Significantly, the DCMS committee took evidence that Cambridge Analytica’s pitch to Leave.EU had included the offer of targeted voter suppression techniques. This, as Brittany Kaiser has testified, was an absolutely standard part of Nix’s pitch – she even recorded him making it to a prospective client. Asked during this pitch about the company’s work on Brexit, Nix replies: “We don’t talk about that.” To which Kaiser adds, ironically: “Oops – we won!”
Water Under the Bridge?
Were voter suppression tactics used by Brexit campaigners and perhaps also in Boris Johnson’s 2019 election campaign? Some of the ads microtargeted on UK voters by AIQ suggest strongly that they were indeed used in 2016. Many of these were not designed to enthuse people with the idea that Brexit would bring any positive benefits, but rather to fill them with fear and distrust of the European Union.
Voters known to be concerned with animal welfare, for instance, were shown ads suggesting (falsely) that the EU endorses bull-fighting, while those concerned about the environment – a group that might otherwise be seen as likely to support EU membership – were told that “the EU stops us speaking up to protect polar bears”. The aim seems to have been to undermine any inclination such individuals might have felt to go out and vote for continued EU membership.
All of this is much more than water under the bridge. Alexander Nix may be barred as a company director – having allegedly taken $8 million out of the company shortly before it filed for insolvency – but the people who worked for Cambridge Analytica and AIQ are still working on political campaigns on both sides of the Atlantic, using the same set of psychographic targeting techniques and the same, or enhanced, datasets.
And the people who employed these companies to use their dark arts on US and UK voters have faced virtually no consequences. In fact, Dominic Cummings now exercises unprecedented powers as Boris Johnson’s most senior adviser.

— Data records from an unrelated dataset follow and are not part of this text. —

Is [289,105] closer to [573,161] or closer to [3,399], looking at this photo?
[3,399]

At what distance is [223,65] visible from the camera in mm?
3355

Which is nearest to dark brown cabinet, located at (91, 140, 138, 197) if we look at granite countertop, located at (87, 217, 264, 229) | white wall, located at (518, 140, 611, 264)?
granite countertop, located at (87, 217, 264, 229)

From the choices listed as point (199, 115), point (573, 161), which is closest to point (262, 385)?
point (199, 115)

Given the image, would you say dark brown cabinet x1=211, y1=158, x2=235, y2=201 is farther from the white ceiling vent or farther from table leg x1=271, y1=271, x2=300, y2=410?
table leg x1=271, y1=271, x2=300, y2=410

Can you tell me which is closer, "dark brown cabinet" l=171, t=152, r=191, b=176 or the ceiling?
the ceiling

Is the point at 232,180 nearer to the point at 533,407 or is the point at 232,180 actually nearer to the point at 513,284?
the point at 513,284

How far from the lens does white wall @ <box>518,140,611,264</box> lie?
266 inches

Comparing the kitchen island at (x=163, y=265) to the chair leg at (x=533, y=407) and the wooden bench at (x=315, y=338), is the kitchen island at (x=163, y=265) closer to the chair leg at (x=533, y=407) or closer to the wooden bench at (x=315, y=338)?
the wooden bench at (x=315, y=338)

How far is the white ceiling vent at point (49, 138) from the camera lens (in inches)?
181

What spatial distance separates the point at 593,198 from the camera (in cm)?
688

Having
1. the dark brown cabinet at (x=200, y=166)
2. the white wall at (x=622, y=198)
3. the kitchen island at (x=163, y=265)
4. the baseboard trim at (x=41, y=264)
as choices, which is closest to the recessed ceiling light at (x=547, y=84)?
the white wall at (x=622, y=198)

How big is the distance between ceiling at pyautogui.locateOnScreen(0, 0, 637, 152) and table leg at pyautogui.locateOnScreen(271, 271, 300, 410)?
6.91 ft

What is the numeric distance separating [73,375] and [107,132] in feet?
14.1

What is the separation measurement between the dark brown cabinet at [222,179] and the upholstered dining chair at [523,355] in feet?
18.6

Disturbingly, Cummings is now reported to be using these powers to advance a scheme to remove the data protection rights currently enjoyed by UK citizens under the European Union’s general data protection regulation (GDPR).
Cummings’ Data Grab
GDPR is widely seen as the current gold standard in data privacy and it offers the best available legal means to protect voters from illicit data-gathering and microtargeting of the sort used by Cambridge Analytica and AIQ.

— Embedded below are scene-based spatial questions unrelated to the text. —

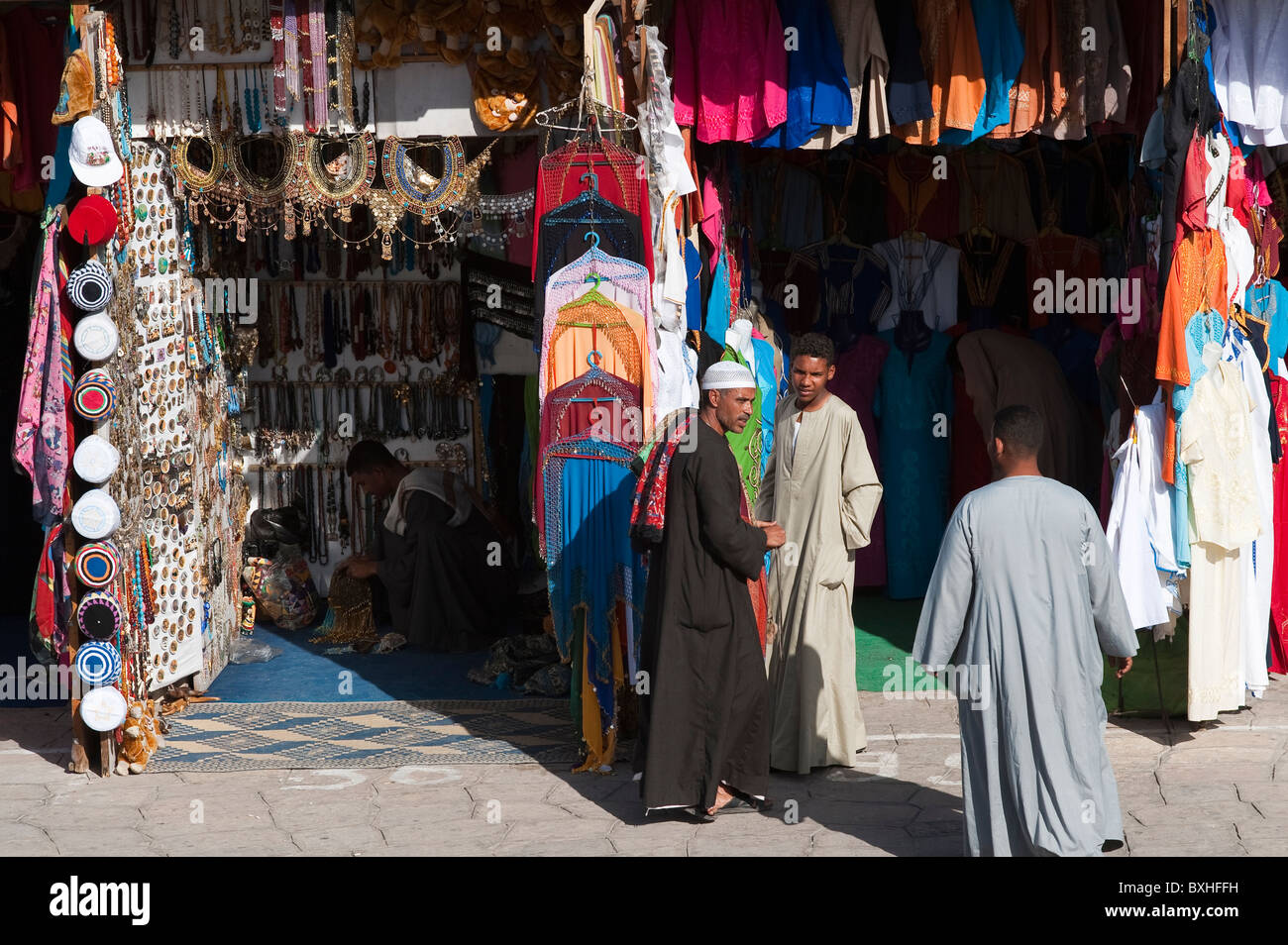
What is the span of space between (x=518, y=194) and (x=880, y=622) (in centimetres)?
315

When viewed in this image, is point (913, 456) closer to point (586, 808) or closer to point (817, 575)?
point (817, 575)

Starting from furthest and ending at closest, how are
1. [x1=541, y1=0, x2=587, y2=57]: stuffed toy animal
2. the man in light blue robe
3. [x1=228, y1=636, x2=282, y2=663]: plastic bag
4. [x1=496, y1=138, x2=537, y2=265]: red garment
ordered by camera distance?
[x1=228, y1=636, x2=282, y2=663]: plastic bag < [x1=496, y1=138, x2=537, y2=265]: red garment < [x1=541, y1=0, x2=587, y2=57]: stuffed toy animal < the man in light blue robe

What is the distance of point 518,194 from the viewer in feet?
26.5

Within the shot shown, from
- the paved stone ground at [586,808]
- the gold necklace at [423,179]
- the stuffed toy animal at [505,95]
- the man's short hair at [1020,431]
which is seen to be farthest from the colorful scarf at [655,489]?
the gold necklace at [423,179]

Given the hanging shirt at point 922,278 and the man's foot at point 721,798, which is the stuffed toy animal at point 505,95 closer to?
the hanging shirt at point 922,278

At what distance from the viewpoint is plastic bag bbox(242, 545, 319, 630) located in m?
9.34

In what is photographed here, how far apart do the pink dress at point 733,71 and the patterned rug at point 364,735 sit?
111 inches

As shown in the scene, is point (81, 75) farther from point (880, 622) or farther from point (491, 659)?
point (880, 622)

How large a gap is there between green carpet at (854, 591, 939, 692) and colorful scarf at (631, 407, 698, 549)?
1.71 m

It was GDPR that enabled US citizen Professor David Carroll to sue Cambridge Analytica to obtain the personal data that it held on him, and it was the company’s refusal to hand it over that led to a successful prosecution by the UK Information Commissioner’s Office.
Carroll never managed to obtain his data from Cambridge Analytica before the company collapsed, having wiped the hard drives that would have contained it. But this week, Channel Four News was able to show him his individual data file from the Team Trump leak – one of some 200 million such files it had built up on US citizens.
It contained an astonishingly detailed profile, including everything from the car he drives and the investments he’s made to his reading, internet browsing habits and the charities he donates to. This was accompanied by a psychographic profile assessing personality traits such as conscientiousness, neuroticism, extroversion and openness. Carroll was in no doubt that this had been assembled using data and tools provided by Cambridge Analytica. It was the information he had been seeking for four years.
We should be in no doubt that similar files exist for many millions of UK citizens, and as Professor Carroll told Channel Four News: “Every voter has a right to see this.”
If Dominic Cummings gets his way, it is unlikely that voters will be able to assert any such right in future. For digital surveillance and voter manipulation specialists, ‘democracy dies in darkness’ is not so much a warning as an aspiration.